| What is required |
Filter the material, keeping only lines with the word "options".

| Given data |
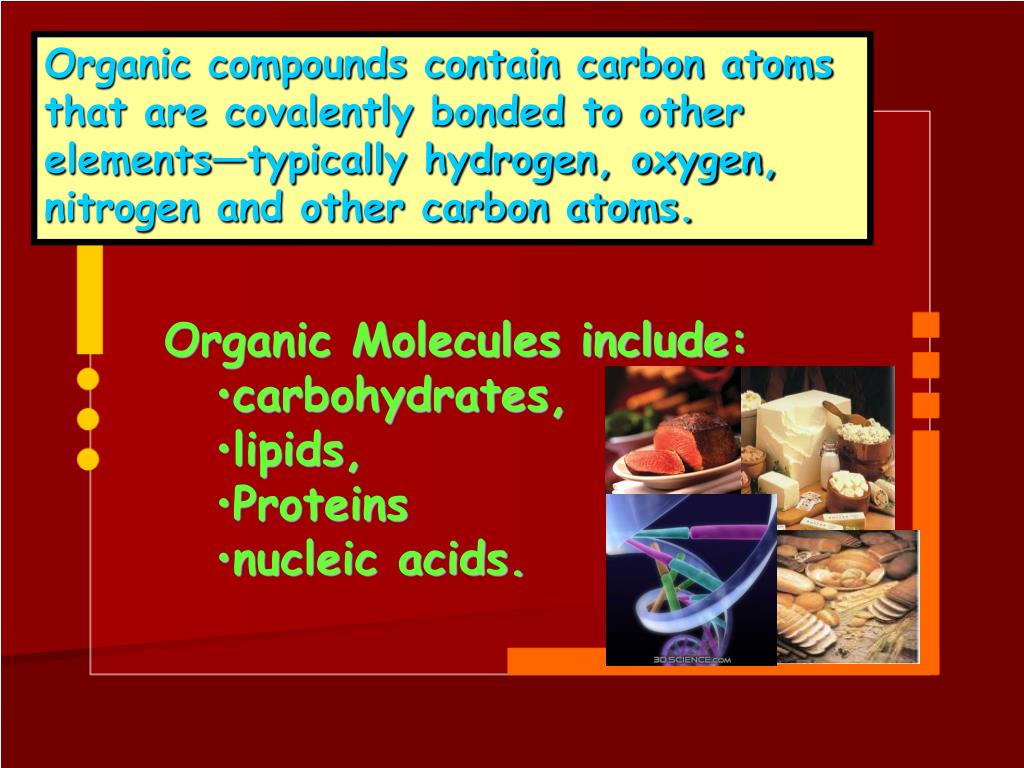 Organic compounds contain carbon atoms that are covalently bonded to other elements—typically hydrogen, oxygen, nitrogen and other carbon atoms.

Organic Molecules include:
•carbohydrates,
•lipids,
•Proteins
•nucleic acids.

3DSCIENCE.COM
* * *
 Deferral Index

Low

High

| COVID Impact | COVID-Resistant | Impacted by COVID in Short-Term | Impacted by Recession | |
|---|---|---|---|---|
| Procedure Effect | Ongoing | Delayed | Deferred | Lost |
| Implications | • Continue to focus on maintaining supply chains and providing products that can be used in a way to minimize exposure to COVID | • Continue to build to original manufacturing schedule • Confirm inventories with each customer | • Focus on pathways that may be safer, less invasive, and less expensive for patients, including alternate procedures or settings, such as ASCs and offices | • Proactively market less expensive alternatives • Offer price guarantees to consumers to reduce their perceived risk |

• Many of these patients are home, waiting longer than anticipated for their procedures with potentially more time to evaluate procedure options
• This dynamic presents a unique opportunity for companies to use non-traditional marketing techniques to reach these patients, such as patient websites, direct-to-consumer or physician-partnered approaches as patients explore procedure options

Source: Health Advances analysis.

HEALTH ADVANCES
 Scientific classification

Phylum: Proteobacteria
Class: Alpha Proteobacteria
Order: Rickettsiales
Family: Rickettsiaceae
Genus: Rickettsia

| Reply to the exercise |
• Many of these patients are home, waiting longer than anticipated for their procedures with potentially more time to evaluate procedure options
• This dynamic presents a unique opportunity for companies to use non-traditional marketing techniques to reach these patients, such as patient websites, direct-to-consumer or physician-partnered approaches as patients explore procedure options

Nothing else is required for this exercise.